Excerpts from a spatial dataset
____________________

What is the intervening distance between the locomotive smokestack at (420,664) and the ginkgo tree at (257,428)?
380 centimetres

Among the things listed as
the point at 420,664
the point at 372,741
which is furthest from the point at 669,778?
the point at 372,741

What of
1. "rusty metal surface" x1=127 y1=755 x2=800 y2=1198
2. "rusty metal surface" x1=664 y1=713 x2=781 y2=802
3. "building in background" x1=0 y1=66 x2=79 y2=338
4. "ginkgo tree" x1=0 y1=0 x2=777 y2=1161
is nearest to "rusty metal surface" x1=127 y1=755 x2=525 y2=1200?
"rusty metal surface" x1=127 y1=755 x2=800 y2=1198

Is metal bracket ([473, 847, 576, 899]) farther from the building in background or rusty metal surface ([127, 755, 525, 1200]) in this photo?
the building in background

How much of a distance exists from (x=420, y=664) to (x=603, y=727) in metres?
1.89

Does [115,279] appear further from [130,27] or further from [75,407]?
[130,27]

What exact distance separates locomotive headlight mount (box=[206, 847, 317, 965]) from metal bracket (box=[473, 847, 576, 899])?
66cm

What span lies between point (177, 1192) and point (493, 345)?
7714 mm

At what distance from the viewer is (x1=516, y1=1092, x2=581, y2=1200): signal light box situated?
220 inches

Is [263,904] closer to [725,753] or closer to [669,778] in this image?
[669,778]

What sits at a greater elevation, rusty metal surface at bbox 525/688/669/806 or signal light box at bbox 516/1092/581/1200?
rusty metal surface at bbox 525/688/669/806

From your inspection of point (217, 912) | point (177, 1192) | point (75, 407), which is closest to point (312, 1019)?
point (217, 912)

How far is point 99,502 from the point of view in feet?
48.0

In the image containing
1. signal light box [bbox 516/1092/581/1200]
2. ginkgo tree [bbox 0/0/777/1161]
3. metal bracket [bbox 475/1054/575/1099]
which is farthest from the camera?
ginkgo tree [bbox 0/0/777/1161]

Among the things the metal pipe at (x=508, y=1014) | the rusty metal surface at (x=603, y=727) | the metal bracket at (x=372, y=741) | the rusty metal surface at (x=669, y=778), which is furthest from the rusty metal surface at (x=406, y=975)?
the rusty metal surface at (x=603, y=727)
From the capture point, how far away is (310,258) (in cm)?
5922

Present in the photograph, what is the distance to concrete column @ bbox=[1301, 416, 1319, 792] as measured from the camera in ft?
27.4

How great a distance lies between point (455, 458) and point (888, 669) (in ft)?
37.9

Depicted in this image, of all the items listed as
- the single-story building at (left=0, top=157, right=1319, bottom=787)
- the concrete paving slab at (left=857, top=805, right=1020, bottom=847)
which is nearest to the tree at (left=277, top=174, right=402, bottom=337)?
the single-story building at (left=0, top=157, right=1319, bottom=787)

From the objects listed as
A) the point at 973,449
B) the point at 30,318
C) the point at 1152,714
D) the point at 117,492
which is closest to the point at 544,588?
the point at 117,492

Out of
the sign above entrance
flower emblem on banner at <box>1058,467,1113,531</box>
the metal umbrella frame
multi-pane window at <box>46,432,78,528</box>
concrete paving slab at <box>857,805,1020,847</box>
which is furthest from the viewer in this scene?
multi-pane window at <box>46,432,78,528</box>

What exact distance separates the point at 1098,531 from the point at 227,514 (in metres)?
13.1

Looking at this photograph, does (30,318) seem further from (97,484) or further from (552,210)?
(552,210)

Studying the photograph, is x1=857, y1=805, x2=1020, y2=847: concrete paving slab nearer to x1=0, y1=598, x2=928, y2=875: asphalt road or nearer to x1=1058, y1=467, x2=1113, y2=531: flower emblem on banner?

____________________

Reproduce the material word for word, starting at the line that has "Present in the" and continuing through the end of the material.

Present in the photograph, what is the distance to concrete column @ bbox=[1301, 416, 1319, 792] as measured from the camera in ft?
27.4

How great a distance lies between point (455, 458) and point (888, 669) (in ft)?
37.9

Depicted in this image, of all the items listed as
- the single-story building at (left=0, top=157, right=1319, bottom=787)
- the concrete paving slab at (left=857, top=805, right=1020, bottom=847)
which is nearest to the tree at (left=277, top=174, right=402, bottom=337)?
the single-story building at (left=0, top=157, right=1319, bottom=787)

From the objects listed as
A) the point at 973,449
B) the point at 30,318
C) the point at 1152,714
D) the point at 117,492
which is closest to the point at 544,588?
the point at 117,492

Out of
the sign above entrance
flower emblem on banner at <box>1058,467,1113,531</box>
the metal umbrella frame
multi-pane window at <box>46,432,78,528</box>
concrete paving slab at <box>857,805,1020,847</box>
which is furthest from the viewer in this scene?
multi-pane window at <box>46,432,78,528</box>

What exact distance separates the point at 1098,531 from the point at 227,514 (in metres)?
13.1

Looking at this photograph, does (30,318) seem further from (97,484) or further from (552,210)?
(552,210)

Studying the photograph, is x1=857, y1=805, x2=1020, y2=847: concrete paving slab nearer to x1=0, y1=598, x2=928, y2=875: asphalt road or nearer to x1=1058, y1=467, x2=1113, y2=531: flower emblem on banner?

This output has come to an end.